ОТРЫВОК ИЗ ИСТОЧНИКА:
--------------------

Двор и царствование Павла I. Портреты, воспоминания — страница 22 из 69

Великий князь достиг девятнадцатилетнего возраста, не говоря и не делая ничего такого, что могло вызвать беспокойство относительно его намерений или возбудить сомнение на счет беспрекословности его повиновения; но вдруг, в такой момент, когда этого меньше всего ожидали, была открыта очень обширная переписка с неким бароном Кампенгаузеном[159], молодым лифляндцем большого ума и довольно бурного поведения. Эта переписка хотя и не заключала в себе ничего явно преступного и не содержала никакого проекта, но в ней говорилось о будущности, о правах и надеждах; это были плохо переваренные мысли головы, в которой начинается брожение. Императрица и гувернер, обсудив этот случай, решили им воспользоваться. Панин, вместо того, чтобы явиться к великому князю, как всегда, велел ему сказать через камердинера, чтобы он немедленно зашел к нему. Великий князь, удивленный, прибегает впопыхах и вместо того, чтобы встретить со стороны своего наставника обычное почтение, застает его лежащим в кресле. Не двигаясь с места, Панин обратился к нему со следующей речью:

— Кто вы, по вашему мнению, — наследник престола?

--------------------

ИСХОДНЫЕ ДАННЫЕ:
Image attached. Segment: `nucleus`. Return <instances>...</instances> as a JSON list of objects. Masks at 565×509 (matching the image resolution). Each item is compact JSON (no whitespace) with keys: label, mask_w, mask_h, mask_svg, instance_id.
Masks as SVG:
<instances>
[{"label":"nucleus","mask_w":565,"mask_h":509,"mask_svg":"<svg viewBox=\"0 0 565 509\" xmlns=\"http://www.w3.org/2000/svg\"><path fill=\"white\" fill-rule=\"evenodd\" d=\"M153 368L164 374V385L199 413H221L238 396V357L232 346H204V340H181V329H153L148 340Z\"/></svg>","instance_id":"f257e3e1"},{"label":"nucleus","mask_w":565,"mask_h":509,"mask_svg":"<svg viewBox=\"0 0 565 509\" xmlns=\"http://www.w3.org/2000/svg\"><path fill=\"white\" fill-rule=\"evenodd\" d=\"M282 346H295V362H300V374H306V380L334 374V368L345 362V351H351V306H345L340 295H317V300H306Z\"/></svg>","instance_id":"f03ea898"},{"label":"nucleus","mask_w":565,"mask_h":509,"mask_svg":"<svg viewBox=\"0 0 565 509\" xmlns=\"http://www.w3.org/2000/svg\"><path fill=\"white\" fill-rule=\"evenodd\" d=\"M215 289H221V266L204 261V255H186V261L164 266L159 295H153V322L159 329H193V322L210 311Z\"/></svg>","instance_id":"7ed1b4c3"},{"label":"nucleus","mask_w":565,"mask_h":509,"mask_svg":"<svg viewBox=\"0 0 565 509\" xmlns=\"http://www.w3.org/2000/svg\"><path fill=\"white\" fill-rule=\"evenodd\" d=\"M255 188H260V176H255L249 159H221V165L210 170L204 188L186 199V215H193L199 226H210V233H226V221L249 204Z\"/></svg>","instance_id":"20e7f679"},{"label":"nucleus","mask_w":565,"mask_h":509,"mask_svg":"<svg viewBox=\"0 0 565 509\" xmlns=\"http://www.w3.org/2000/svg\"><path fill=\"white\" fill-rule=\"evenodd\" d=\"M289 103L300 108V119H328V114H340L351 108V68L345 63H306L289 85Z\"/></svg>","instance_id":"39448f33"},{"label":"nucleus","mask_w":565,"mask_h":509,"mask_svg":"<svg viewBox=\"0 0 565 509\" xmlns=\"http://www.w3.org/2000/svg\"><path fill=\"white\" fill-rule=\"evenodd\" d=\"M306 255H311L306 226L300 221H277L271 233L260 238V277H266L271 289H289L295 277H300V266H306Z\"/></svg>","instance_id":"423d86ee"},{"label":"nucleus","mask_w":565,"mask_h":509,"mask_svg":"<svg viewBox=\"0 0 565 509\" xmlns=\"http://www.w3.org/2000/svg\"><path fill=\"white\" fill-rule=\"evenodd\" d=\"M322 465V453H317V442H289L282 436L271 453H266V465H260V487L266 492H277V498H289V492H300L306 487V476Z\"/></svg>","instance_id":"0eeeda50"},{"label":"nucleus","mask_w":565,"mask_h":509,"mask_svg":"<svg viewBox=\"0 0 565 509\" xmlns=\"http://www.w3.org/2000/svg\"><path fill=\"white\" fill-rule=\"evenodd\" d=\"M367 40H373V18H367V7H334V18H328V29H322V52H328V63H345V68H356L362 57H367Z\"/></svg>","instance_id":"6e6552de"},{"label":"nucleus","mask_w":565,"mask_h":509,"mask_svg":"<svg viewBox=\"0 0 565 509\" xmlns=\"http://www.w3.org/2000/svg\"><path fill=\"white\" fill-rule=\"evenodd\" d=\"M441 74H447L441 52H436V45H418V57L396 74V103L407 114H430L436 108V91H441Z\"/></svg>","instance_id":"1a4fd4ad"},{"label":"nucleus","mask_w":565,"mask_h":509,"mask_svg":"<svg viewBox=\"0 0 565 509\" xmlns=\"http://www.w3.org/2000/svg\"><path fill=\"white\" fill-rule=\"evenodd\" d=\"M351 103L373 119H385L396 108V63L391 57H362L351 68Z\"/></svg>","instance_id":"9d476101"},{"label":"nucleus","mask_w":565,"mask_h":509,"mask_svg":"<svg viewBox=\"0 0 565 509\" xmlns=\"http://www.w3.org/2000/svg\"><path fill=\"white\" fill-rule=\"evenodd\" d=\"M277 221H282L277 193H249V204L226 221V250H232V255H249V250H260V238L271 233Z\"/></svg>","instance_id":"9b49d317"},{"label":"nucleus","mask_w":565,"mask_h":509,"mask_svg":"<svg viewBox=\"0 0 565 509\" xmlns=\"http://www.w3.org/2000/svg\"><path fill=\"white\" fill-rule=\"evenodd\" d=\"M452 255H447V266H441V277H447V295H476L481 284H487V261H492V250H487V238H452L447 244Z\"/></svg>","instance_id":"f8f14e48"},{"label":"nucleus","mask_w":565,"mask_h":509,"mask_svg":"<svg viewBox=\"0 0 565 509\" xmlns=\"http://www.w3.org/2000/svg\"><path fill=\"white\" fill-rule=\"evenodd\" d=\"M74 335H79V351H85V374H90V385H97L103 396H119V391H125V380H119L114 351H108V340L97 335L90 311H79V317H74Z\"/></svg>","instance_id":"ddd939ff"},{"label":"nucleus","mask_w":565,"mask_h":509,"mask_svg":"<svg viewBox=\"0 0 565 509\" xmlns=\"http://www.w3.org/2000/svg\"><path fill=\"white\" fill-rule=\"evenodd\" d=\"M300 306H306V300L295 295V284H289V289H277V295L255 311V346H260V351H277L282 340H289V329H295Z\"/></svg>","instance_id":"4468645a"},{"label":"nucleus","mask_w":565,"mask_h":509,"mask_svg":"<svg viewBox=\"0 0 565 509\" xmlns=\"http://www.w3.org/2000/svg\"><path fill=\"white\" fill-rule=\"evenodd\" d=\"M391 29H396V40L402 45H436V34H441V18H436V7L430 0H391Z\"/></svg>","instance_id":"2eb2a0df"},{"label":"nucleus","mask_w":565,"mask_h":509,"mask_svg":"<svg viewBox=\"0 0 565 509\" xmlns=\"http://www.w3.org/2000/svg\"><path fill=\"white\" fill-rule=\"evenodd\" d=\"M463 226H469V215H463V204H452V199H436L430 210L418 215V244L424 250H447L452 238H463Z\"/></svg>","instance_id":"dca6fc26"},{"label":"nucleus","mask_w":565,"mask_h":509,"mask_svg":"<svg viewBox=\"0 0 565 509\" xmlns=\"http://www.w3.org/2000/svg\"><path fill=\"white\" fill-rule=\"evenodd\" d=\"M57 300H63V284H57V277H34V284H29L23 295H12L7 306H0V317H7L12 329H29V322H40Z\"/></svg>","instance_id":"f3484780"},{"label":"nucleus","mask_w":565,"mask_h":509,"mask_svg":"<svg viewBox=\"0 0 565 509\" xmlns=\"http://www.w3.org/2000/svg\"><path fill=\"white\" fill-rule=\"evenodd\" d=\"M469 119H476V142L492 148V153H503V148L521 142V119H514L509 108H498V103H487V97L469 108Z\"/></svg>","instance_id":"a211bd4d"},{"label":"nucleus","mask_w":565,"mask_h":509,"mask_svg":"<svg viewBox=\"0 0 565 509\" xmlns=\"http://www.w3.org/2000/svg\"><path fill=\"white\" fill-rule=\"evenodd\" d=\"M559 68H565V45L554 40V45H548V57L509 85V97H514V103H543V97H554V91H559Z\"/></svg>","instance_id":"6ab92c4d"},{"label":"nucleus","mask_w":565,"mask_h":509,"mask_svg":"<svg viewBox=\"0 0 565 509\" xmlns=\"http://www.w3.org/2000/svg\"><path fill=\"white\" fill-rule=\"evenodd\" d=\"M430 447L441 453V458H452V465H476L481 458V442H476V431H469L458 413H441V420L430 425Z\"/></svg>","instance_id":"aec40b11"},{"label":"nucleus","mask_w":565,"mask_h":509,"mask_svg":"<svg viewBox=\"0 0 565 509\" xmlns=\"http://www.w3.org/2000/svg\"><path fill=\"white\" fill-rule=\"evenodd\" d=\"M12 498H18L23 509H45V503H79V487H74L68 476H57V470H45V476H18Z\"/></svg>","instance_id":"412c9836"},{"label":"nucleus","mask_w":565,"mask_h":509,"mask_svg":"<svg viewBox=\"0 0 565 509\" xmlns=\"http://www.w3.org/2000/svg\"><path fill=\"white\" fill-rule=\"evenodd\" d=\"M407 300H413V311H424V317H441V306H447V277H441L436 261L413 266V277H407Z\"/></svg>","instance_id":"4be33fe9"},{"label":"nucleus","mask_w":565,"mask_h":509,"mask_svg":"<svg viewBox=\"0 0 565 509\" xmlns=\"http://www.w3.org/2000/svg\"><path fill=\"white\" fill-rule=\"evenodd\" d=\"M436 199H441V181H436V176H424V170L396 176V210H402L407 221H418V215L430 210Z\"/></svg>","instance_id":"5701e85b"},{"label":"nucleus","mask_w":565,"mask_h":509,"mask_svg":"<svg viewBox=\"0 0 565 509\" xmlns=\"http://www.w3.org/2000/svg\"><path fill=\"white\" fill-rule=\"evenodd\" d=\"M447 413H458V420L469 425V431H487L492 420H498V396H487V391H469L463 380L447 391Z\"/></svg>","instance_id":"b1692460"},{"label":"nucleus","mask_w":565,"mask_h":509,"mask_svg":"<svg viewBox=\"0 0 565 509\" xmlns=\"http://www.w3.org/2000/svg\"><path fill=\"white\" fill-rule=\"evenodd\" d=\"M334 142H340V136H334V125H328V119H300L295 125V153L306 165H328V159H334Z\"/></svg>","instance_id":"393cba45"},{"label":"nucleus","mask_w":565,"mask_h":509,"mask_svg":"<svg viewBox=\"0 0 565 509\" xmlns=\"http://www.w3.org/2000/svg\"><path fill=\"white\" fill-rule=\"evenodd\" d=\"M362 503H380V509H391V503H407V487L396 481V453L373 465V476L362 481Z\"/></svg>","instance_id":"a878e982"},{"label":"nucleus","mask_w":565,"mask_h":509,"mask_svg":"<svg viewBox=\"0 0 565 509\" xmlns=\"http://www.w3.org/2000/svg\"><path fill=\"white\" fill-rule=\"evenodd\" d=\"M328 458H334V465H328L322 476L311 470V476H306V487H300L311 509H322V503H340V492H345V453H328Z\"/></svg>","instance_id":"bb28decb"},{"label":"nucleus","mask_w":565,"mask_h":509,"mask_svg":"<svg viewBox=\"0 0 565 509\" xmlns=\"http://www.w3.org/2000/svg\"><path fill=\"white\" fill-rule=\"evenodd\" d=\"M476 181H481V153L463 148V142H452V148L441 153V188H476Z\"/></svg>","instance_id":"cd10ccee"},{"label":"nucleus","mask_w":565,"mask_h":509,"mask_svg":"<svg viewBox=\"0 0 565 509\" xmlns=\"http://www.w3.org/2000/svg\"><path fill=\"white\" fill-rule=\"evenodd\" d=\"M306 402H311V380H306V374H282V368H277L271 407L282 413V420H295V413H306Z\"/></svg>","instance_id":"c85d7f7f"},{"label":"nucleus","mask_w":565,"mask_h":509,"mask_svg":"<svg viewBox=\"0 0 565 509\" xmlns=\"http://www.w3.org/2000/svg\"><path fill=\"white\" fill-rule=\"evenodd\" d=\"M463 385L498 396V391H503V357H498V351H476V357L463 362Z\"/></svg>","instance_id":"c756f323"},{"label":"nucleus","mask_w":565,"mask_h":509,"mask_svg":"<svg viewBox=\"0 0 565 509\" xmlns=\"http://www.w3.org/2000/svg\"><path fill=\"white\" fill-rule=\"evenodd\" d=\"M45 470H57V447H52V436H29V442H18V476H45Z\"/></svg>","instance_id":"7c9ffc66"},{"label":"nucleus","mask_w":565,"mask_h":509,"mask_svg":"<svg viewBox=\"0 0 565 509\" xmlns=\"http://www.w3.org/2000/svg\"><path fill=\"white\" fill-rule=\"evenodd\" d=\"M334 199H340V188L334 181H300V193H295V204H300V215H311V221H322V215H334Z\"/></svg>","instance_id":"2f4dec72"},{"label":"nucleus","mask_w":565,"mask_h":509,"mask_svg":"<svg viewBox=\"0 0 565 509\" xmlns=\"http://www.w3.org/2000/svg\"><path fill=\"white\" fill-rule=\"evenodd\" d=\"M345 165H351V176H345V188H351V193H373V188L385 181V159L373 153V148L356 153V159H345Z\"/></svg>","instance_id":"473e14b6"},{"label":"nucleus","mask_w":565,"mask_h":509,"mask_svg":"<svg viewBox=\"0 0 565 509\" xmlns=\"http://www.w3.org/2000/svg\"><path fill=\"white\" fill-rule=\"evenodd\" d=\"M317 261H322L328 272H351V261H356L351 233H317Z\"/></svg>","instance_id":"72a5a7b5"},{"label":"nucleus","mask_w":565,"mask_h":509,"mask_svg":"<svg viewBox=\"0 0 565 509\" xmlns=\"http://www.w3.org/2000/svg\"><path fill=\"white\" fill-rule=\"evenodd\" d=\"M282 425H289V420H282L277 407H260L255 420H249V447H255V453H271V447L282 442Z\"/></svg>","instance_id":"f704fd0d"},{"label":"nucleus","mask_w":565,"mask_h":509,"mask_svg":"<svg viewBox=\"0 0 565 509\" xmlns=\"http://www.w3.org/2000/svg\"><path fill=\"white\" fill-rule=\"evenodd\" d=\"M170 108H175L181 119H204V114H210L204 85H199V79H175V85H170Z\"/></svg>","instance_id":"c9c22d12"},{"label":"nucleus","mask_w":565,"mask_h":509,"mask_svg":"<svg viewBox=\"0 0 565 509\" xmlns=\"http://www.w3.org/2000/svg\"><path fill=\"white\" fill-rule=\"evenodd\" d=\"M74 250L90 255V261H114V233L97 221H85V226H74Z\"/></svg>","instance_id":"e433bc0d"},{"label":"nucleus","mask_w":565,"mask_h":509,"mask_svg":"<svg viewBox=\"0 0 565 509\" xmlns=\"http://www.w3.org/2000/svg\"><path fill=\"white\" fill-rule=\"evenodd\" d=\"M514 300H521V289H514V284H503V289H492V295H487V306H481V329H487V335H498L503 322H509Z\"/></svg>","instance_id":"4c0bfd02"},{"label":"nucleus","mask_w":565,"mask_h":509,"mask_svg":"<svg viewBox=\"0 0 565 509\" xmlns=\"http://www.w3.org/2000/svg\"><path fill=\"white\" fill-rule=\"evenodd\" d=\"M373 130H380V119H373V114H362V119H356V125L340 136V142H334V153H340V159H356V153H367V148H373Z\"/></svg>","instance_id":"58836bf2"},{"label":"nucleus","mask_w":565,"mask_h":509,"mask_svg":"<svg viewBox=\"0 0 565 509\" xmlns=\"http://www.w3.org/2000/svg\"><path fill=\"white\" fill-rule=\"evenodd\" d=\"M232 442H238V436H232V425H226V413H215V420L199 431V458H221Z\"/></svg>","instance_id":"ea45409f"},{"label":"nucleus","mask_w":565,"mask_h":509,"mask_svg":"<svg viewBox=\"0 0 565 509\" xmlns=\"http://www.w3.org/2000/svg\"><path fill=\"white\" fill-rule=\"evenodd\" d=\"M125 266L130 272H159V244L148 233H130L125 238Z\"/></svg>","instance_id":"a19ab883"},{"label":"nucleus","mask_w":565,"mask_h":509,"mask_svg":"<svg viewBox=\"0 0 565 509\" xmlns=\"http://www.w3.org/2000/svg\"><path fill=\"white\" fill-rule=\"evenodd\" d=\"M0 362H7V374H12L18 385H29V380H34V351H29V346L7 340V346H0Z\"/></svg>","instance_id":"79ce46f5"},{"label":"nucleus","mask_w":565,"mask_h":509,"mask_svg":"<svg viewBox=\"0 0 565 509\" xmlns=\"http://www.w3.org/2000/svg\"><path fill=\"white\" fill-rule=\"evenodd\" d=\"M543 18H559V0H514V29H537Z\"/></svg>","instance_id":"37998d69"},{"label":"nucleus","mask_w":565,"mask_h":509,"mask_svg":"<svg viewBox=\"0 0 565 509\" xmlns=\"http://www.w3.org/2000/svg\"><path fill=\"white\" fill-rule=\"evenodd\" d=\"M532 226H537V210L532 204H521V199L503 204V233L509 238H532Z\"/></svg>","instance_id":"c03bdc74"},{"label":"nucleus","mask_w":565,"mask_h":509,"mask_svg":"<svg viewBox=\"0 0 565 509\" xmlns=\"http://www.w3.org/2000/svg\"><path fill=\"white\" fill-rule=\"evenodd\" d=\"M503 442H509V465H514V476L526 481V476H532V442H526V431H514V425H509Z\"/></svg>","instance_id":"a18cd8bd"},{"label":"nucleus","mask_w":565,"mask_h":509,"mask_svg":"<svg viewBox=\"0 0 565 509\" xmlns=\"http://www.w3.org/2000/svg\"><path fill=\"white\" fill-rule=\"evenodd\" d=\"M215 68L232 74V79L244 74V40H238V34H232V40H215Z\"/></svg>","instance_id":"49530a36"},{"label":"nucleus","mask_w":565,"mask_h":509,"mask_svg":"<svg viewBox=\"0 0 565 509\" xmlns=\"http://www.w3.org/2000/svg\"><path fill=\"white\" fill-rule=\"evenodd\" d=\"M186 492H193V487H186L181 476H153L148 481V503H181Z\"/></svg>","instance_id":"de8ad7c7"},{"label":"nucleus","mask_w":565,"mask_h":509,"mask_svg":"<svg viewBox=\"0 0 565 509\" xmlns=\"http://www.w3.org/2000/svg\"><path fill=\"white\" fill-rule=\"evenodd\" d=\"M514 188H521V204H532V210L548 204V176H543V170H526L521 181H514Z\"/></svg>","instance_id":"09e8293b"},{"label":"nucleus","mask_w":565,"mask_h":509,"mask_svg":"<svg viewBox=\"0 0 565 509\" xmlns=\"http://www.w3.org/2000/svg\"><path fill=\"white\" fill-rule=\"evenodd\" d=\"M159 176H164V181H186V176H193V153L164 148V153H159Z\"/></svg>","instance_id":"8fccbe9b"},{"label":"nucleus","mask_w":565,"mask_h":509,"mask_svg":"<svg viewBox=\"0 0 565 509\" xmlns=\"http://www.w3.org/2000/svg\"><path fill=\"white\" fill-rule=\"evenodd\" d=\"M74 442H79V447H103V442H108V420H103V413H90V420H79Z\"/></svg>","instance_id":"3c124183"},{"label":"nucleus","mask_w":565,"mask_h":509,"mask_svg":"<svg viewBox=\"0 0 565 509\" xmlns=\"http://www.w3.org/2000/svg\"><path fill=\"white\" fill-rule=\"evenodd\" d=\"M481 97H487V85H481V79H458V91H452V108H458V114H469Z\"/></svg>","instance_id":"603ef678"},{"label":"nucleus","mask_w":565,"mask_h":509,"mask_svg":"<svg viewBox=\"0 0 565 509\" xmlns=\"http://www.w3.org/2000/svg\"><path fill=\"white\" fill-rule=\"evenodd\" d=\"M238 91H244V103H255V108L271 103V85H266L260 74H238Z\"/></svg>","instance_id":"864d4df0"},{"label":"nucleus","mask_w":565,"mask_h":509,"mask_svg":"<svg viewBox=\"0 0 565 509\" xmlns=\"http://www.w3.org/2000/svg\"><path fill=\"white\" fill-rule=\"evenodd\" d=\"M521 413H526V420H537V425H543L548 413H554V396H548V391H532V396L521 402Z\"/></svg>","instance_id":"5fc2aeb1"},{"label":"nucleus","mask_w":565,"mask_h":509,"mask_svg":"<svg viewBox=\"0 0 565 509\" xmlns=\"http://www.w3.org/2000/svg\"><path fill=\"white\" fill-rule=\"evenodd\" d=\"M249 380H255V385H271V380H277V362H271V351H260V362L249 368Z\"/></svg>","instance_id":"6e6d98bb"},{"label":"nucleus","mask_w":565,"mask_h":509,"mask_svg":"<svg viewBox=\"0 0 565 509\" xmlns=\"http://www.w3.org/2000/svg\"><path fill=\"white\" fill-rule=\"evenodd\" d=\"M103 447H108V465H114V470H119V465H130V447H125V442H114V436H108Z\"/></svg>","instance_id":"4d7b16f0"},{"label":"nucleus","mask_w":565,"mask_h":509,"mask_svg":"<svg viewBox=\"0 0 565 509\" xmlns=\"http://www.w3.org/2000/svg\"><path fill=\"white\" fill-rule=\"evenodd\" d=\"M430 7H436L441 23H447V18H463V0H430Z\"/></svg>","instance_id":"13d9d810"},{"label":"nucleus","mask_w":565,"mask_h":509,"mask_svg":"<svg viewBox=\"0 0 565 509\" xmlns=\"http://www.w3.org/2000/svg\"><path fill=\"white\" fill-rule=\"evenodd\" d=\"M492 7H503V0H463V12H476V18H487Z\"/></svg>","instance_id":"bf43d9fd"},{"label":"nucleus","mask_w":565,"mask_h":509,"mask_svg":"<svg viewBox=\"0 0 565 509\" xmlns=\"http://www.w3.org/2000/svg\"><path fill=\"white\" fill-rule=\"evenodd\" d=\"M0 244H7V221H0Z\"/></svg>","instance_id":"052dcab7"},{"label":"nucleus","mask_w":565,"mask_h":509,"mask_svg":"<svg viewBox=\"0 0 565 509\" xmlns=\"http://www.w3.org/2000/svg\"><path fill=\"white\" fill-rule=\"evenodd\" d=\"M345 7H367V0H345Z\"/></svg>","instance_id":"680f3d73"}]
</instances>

--------------------

ЗАДАНИЕ: Переведите на английский язык предложение из отрывка о юности великого князя Павла: «Императрица и гувернер, обсудив этот случай, решили им воспользоваться».

ПИСЬМЕННЫЙ ОТВЕТ: The Empress and the tutor, having discussed this incident, decided to make use of it.